9. Questa idea alimentata da movimenti come quello a 5 Stelle e di cui sono stati spesso preda i fautori dell’organizzazione a rete, per cui internet e social networks siano sinomini di “volontà popolare e orizzontalità” è sbagliata per mille motivi. Basterebbe pensare che Zuckerberg è uno dei 62 ultramiliardari che costituiscono l’1% della popolazione più ricca al mondo. Basterebbe dire che la differenza di tempo a disposizione che costituisce una delle grandi discriminazioni di una società divisa in classi non viene eliminato dalla rete: al contrario il digital divide e il presenzialismo richiesto per stare sempre su internet taglia spesso fuori le fasce della popolazione operaie. O ancora: il sensazionalismo che è tipico di qualsiasi giornale borghese – si pensi ai tabloid – raggiunge il proprio culmine su internet dove una bufala “popolare” permette di arricchirsi con i click ricevuti.
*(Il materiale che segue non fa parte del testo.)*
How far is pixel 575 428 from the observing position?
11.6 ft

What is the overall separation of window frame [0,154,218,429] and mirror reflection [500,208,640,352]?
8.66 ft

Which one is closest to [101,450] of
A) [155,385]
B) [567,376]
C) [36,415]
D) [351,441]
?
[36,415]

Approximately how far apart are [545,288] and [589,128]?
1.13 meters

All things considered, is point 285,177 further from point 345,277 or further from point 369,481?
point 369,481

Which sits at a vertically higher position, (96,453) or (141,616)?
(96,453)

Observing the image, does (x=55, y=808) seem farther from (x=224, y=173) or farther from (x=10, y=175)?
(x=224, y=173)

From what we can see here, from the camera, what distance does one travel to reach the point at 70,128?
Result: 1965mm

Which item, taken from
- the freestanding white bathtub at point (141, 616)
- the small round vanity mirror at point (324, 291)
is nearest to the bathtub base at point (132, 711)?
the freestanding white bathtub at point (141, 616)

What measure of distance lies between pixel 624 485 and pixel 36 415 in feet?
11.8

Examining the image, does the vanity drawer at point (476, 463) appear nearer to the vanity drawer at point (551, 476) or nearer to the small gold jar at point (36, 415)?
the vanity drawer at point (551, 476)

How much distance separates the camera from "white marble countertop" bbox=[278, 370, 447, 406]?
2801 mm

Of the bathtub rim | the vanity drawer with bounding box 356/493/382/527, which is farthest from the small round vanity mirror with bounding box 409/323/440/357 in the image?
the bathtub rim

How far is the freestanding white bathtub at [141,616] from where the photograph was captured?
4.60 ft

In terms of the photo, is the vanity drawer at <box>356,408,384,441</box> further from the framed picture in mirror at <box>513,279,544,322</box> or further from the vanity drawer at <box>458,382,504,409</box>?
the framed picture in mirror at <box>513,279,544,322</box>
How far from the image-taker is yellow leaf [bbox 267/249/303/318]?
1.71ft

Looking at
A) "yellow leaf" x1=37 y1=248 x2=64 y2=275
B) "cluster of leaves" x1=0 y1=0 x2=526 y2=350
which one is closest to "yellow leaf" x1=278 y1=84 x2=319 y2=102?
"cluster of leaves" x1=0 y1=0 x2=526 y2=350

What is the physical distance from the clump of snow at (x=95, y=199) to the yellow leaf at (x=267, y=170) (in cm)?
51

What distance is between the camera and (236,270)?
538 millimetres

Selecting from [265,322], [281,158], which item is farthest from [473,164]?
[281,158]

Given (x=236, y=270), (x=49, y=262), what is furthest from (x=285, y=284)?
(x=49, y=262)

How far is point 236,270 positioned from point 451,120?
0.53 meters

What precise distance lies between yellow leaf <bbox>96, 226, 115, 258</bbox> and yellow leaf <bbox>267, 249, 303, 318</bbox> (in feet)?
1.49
10. Con tutto questo non vogliamo aderire all’anacronistico partito di coloro che rifiutano tecnologia e uso di internet, ma rimarcare solo questo fatto: l’ideologia presente nella società è l’ideologia dominante. E non esiste nessun mezzo di comunicazione che non la veicoli. Più pervasivo e orizzontale è il mezzo di comunicazione più questa ideologia sembra emergere dal basso quando invece discende direttamente dalla classe dominante. Non esiste nessun potere taumaturgico di internet come non esisteva nessun potere taumaturgico del ciclostile con cui si stampavano i volantini. E’ un mezzo in più che abbiamo per veicolare i nostri contenuti. Al momento opportuno la lotta di classe saprà riappropriarsi di ogni mezzo, dal volantino ai nuovi media, per veicolare il proprio messaggio. E state sicuri: nessun poliziotto che si toglie il casco e si rifiuta di caricarci sarà mai intervistato da Repubblica. Magari ne darà notizia la tv in streaming del consiglio di fabbrica dell’Ilva. La rivoluzione sarà l’unica a teletrasmettere sé stessa.